En proposant un système de garantie de prix articulé sur le marché des options cacao et en prenant des positions identiques à celles prises par Anthony Ward via Refco Etats-Unis, la CAA est en mesure de se renflouer en partie en s'appuyant sur le réseau Sifca Coop d'Henri Amouzou et sur le couple Sifca-ADM d'Yves Lamblin ainsi que Mimran/Diouf, actionnaires d'ADM.

Henri Amouzou
Pour réaliser cet objectif, il est nécessaire que le prix du cacao en Côte d'ivoire soit libre et qu'une réforme reposant sur des ventes à terme qui garantissent la transparence des prix soit abandonnée. Pour obtenir un appui des planteurs pour cette option, Victor Nembelissini n'hésite pas à leur faire miroiter un quasi-monopole dans la commercialisation intérieure du cacao.

-- Informations affichées --
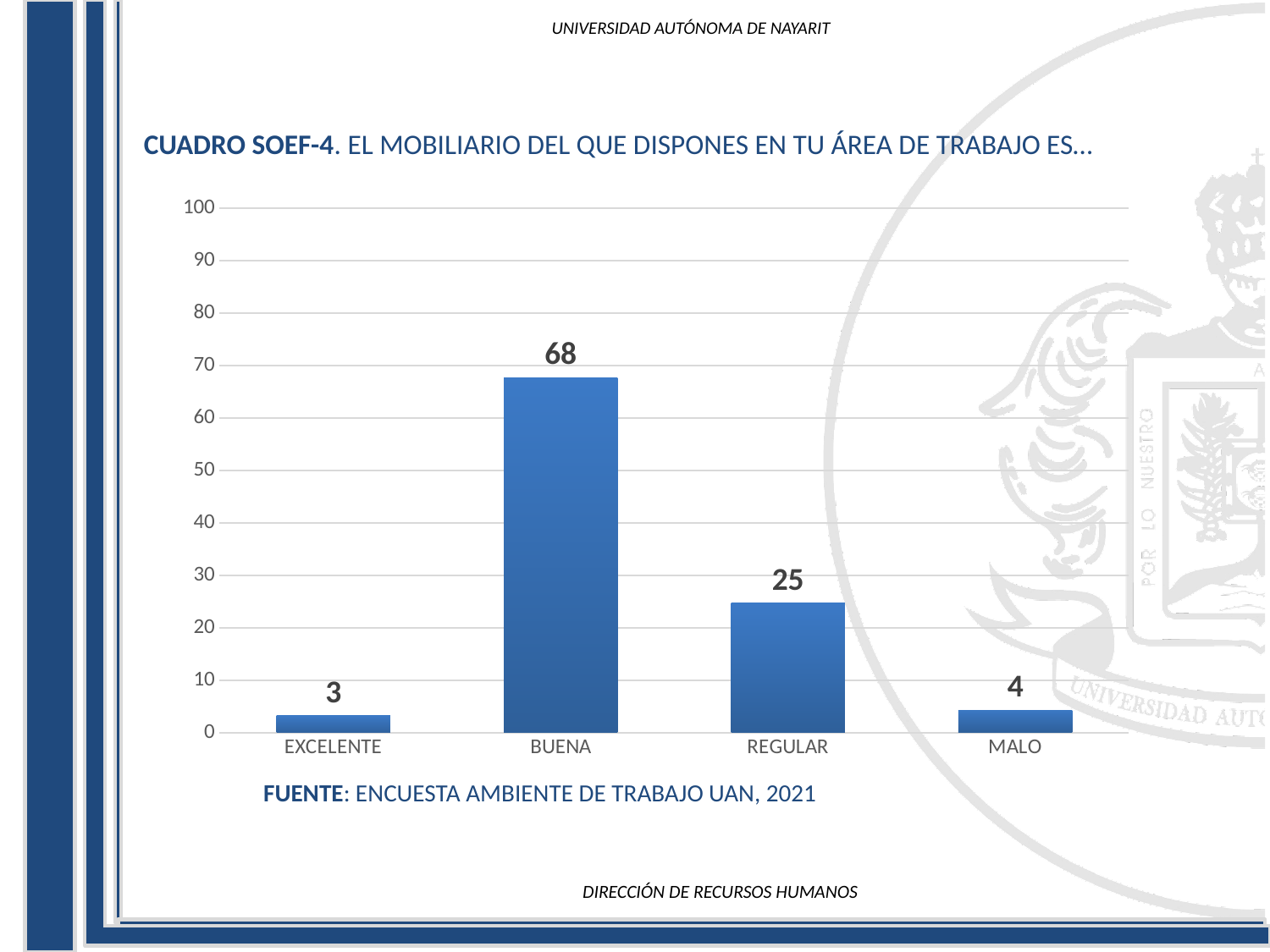
What is the difference between the values for BUENA and REGULAR? 43 Which is larger, the value for REGULAR or the value for MALO? REGULAR Which category has the highest value? BUENA What is the value for REGULAR? 25 What is the value for EXCELENTE? 3 What is the value for MALO? 4 How many categories are shown on the x axis? 4 Which category has the lowest value? EXCELENTE What source is cited below the chart? ENCUESTA AMBIENTE DE TRABAJO UAN, 2021 What is the value for BUENA? 68 What kind of chart is shown on the slide? bar chart Is the value for BUENA greater or less than 60? greater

-- Problème à résoudre --
Selon l'extrait sur le cacao en Côte d'Ivoire, qu'est-ce que Victor Nembelissini fait miroiter aux planteurs pour obtenir leur appui ?

-- Résultat --
Un quasi-monopole dans la commercialisation intérieure du cacao.